* **What is asked**:
1. Answer these questions from the Bangkok restaurant guide:
(a) What price limit per meal did the author's street food book set?
(b) Which ingredient does Chesa's seasonal menu feature in late spring?
(c) What phone number is listed for Jay Fai?
2. Write out the part of the Bangkok restaurant guide that opens with the words containing "Truthfully, although I" and closes with "have it all.".
3. Pick up the Bangkok restaurant guide where it stops and keep writing.

* **Extract to read**:
Before going over Mae Nam Tha Jeen, stick to left, go under bridge, U-turn, make first left, and it’s on your left hand side.
034-713-911

2. Jay Fai
Let me tell you a story about Jay Fai. I wrote a book about street food stalls, and although the bill at Jay Fai falls quite outrageously beyond the price limit of 100 baht per meal, I included it, because her cooking is incredibly delicious, more so once you find out she is self-taught.

Well, she didn’t like being included in a book with the pad thai guy down the street and the assorted noodle vendors here and there on the sidewalk. Her food is “on another level”, she said. Well, I can’t say I disagree with that. “Dry” thom yum (spicy lemongrass soup), festooned with prawns as big as a child’s hand; double-fried lard na, thick flat noodles paired with skinny yellow ones, topped with a flavorful seafood gravy; or, my favorite, a Japanese-inspired omelette stuffed with gigantic hunks of crab — this place is the first place I think of when someone I like wants to eat great Thai food.

Jay Fai's crabmeat omelette

327 Mahachai Rd.
02-223-9384

3. Chesa
People are sometimes confused when I say this Swiss restaurant is my favorite Western restaurant in Bangkok. Who knew raclette could be so alluring? How could fondue be such a draw?

Truthfully, although I love cheese, raclette and fondue aren’t big draws to me either. Yet I come to Chesa every chance I get because nearly every item on its menu is well-cooked. I like that the chef includes seasonal menus — focusing on, say, white asparagus in late spring, chanterelles in the fall. I like the brisk, efficient service. I like that they don’t mind substitutions. I even like that it’s slightly fusty and quiet. Best of all, I love that this is a restaurant that does not shy away from offal — veal kidneys in a mustard sauce, liver with rosti, breaded fried sweetbreads, these guys have it all.

Kidneys with brussels sprouts

5 Sukhumvit Soi 20
02-261-6650

4. Soul Food Mahanakorn
Every time I mention Soul Food Mahanakorn to anyone, I am invariably told one of a several things: 1. that it is their local; 2. that they have had the party for their book/exhibition/film/album there; 3. that they had a very interesting conversation about (insert something here) with the owner; and 4. to try the lamb grapao/Burmese-style stewed pork belly/spicy eggplant salad/excellent cocktails.

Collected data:
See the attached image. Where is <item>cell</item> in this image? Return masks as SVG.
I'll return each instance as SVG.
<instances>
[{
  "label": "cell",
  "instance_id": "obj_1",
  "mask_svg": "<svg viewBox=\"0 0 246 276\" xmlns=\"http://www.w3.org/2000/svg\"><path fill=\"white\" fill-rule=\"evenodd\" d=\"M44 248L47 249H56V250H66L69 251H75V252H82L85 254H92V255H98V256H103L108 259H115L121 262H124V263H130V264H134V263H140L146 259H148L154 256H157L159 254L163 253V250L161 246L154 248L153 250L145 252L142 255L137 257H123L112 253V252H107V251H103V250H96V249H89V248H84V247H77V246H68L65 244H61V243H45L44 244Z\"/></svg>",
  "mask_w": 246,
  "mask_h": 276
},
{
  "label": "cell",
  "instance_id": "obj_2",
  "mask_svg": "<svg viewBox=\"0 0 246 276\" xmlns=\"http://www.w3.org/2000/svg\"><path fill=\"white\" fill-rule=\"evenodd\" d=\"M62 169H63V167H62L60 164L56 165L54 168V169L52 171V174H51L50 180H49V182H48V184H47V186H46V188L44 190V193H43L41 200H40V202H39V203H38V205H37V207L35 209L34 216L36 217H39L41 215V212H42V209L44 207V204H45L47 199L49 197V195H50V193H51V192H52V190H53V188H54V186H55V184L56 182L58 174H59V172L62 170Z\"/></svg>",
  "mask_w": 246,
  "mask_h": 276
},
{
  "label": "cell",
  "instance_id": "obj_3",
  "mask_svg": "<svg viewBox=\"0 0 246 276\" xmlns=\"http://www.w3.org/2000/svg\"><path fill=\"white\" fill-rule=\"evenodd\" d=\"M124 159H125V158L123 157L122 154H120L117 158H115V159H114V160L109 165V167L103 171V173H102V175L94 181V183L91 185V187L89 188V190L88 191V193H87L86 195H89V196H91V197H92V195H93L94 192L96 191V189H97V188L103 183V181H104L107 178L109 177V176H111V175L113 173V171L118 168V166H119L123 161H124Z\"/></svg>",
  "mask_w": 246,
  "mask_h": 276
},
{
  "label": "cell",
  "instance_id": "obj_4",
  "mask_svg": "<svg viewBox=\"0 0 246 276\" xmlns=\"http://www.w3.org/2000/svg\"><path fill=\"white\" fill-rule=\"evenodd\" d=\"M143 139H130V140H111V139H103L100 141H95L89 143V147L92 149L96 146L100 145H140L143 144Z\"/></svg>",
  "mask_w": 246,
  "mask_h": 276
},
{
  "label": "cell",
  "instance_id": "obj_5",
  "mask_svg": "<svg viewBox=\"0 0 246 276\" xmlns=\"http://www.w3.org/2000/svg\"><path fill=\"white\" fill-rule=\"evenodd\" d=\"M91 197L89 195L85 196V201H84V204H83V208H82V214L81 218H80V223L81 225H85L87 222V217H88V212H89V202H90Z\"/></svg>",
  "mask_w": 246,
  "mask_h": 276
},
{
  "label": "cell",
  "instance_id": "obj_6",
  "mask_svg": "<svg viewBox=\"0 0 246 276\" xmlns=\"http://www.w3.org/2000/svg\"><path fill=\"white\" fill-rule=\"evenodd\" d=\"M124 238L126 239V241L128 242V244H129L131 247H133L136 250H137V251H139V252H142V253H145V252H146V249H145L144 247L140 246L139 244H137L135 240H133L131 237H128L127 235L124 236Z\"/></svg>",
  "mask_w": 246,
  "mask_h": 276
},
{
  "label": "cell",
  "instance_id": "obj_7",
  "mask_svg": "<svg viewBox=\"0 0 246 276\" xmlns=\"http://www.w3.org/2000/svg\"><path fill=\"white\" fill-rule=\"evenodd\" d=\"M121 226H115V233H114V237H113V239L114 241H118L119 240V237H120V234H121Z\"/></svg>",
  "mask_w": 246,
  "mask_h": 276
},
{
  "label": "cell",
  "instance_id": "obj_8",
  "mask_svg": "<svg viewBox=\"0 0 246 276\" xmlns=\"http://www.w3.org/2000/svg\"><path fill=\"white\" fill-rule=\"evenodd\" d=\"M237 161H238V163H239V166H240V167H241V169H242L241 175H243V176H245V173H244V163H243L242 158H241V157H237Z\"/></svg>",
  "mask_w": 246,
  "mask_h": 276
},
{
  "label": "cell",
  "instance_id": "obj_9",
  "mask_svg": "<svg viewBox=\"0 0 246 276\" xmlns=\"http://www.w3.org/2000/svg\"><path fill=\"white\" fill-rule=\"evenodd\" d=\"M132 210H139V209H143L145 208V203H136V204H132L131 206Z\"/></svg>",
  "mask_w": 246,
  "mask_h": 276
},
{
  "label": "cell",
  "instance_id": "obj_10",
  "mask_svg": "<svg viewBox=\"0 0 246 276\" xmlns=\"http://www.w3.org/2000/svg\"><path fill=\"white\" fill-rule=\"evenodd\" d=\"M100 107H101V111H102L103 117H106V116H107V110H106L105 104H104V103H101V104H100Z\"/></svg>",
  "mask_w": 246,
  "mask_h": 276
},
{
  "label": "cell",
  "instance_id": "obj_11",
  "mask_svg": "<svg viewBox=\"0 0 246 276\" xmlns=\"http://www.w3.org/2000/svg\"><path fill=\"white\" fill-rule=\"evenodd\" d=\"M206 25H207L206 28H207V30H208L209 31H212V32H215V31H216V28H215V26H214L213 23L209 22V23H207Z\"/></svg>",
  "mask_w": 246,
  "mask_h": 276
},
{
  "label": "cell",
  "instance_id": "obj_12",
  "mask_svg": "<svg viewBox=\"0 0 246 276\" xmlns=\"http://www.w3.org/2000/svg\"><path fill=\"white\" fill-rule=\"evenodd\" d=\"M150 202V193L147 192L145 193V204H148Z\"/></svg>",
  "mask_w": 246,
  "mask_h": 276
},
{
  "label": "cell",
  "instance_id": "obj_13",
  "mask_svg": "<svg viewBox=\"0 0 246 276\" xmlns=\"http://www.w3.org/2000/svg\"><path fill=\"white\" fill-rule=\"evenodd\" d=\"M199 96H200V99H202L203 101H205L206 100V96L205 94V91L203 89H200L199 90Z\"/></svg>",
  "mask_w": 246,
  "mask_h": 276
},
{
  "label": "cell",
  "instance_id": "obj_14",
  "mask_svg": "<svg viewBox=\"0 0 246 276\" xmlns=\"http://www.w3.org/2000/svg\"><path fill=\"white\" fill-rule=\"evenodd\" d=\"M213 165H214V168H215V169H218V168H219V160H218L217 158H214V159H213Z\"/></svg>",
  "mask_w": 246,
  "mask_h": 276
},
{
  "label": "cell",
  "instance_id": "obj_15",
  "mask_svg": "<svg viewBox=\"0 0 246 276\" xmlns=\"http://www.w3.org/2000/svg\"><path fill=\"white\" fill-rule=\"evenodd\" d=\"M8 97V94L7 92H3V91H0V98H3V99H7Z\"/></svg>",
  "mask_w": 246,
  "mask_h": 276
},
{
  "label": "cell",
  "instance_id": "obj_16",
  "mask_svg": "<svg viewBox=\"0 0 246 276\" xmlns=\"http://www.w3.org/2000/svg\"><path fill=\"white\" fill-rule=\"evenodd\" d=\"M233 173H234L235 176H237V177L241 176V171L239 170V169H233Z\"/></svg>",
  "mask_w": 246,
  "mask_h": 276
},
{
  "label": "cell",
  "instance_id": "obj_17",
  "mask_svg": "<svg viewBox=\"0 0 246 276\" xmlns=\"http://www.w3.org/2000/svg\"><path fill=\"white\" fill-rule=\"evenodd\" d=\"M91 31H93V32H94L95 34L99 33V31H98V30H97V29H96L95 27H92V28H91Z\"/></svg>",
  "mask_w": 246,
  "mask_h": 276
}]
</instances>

* **Task-by-task results**:
1.
(a) 100 baht
(b) White asparagus
(c) 02-223-9384

2.
Truthfully, although I love cheese, raclette and fondue aren’t big draws to me either. Yet I come to Chesa every chance I get because nearly every item on its menu is well-cooked. I like that the chef includes seasonal menus — focusing on, say, white asparagus in late spring, chanterelles in the fall. I like the brisk, efficient service. I like that they don’t mind substitutions. I even like that it’s slightly fusty and quiet. Best of all, I love that this is a restaurant that does not shy away from offal — veal kidneys in a mustard sauce, liver with rosti, breaded fried sweetbreads, these guys have it all.

3.
The point being, everyone loves this place. What started out as being a trendy new place with promise has turned into something that people genuinely love to go to, again and again. Everyone has picked out their favorite dish on the menu (mine is the Hat Yai fried chicken); everyone has had some sort of party there (including me); everyone has had an interesting conversation with Jarrett (boo, Eagles). This is because it is very easy to do all of these things, thanks to a smart menu, a convivial, homey atmosphere, and Jarrett’s genuinely warm personality. You feel like he could be your best friend: we could watch movies together, and do each other’s hair, and he could listen to me blather on about “Game of Thrones” for hours on end … right? Jarrett? Hey, where are you going?

56/10 Sukhumvit Soi 55
02-714-7708

5. Bamee Slow
I travel more than I should, and this is the first place I always try to go to once I get home. I love bamee kai — I am a fool for eggs, and a boiled egg, cooked just enough so the yolk runs all over a silky, fragrant handful of egg noodles accented with red pork and fried garlic, is probably my idea of an edible heaven. Best/worst of all, the wait can take up to 25 minutes, ramping up the anticipation for your first bowl (I immediately order two, broth separate, to avoid unnecessary drama) that much more. It’s the very best street food, the slow kind.

 

Entrance to Ekamai Soi 19 (after 8pm)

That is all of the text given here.